If you’re the person that leaves the office at 5pm precisely to rush home to be with your loved ones, no-one will blame you – who doesn’t love spending time with family? But if you don’t get along with people at work, those hours between nine and five can seriously drag and may impact the work you do.
So what can you do? Firstly, let’s start with the basics, politeness goes a long way to building relationships. A friendly ‘hello’ in the morning, a smile in the corridor and always watching your p’s and q’s will show that you’re a friendly, approachable person that people can hopefully warm to.
R-E-S-P-E-C-T means a lot in the workplace. It’s important to respect others’ opinions and their ideas, particularly in a brainstorm, when you should let people express themselves and not interrupt. You should also respect people’s personal space. If you’re in an office with several other people you should try not to rub people up the wrong way. Don’t be the person who speaks constantly on the phone and distracts others from working – go to a separate room to make your calls. Don’t be the person who types so loudly it gives those around you a headache. And, don’t be the person who eats their lunch at their desk and munches and crunches so everyone can hear! It’s also not good for your waistline as on average you’ll consume more calories if you eat while working. Instead, use your lunchtime to get away from the office and spend some quality time with your work friends. Go for a walk together, to a café or even to the staff room.

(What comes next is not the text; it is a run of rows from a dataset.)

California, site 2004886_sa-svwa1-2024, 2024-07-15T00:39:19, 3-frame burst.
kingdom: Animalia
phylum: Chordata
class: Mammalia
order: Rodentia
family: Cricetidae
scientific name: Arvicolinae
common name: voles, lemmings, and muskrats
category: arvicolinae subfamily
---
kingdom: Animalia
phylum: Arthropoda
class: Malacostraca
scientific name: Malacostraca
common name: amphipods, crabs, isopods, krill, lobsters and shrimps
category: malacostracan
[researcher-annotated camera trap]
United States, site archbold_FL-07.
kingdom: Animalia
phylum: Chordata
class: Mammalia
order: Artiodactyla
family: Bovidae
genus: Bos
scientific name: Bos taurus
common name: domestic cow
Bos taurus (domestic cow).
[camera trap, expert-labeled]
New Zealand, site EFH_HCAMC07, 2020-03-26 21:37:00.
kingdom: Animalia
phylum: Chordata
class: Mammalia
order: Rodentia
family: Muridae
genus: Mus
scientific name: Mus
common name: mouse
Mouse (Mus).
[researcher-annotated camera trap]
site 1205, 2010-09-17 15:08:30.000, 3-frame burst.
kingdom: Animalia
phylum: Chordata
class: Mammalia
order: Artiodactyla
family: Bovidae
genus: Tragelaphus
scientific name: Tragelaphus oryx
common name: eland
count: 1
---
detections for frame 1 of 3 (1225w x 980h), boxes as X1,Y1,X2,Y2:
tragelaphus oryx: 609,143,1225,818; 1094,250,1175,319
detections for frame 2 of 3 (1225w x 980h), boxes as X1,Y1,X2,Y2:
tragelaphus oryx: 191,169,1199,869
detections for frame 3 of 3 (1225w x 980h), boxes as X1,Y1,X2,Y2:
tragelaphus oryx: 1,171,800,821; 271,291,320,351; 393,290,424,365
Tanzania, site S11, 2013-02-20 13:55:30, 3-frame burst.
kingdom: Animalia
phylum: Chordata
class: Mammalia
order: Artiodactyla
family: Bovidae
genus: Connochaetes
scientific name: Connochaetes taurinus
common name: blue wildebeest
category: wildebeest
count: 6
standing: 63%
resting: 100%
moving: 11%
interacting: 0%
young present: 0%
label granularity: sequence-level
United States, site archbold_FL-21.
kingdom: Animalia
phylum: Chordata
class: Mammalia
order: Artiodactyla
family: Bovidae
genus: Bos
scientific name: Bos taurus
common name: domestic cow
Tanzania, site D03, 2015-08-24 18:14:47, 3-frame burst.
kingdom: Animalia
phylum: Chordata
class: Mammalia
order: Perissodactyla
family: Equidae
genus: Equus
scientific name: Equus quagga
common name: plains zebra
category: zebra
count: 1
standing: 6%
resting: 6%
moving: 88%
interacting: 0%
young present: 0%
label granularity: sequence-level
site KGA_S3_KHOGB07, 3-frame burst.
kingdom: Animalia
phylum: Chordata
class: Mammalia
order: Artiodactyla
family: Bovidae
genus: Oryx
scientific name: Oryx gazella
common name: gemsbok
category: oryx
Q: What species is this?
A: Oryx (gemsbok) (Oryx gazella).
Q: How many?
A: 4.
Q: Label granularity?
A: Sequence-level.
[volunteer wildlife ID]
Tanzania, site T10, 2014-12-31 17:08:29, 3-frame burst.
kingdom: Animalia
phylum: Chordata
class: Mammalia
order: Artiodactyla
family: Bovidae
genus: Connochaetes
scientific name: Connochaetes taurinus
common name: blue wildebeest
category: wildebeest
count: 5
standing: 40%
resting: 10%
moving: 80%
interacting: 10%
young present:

But what to talk about? You don’t want to talk work on your break. It’s ok to get a little personal; it’s nice to talk about our families at work.
Ask your colleagues how their children are, how their husband is getting on in his new job, or if they have any holidays planned this year. Just remember, you are at work, so keep the conversation professional, don’t get overly personal and definitely don’t gossip. If you have news that isn’t yours to share, or that may offend, keep it to yourself or in your own time. If you have a problem with someone at work, speak to HR and go through the official channels.
If you haven’t got something nice to say, don’t say it. Which brings us on to our final point – communication. If someone does a good job or has a great idea, tell them. If you’re struggling with your work, ask for help. No-one knows what you’re thinking unless you say it out loud. You work with your colleagues around 260 days of the year, now’s the time to make friends and make work a better place.